_EXERCISE DESCRIPTION_: Output should begin at the line holding "New Zealand, site RKU_CCAMH026." and end at the last line of the entries; print those lines verbatim and no others.

_RECORDS FOR THIS EXERCISE_:
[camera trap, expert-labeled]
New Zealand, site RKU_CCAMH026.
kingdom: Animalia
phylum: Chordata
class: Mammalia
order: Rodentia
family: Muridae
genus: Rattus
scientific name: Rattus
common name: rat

_EXERCISE SOLUTION_:
New Zealand, site RKU_CCAMH026.
kingdom: Animalia
phylum: Chordata
class: Mammalia
order: Rodentia
family: Muridae
genus: Rattus
scientific name: Rattus
common name: rat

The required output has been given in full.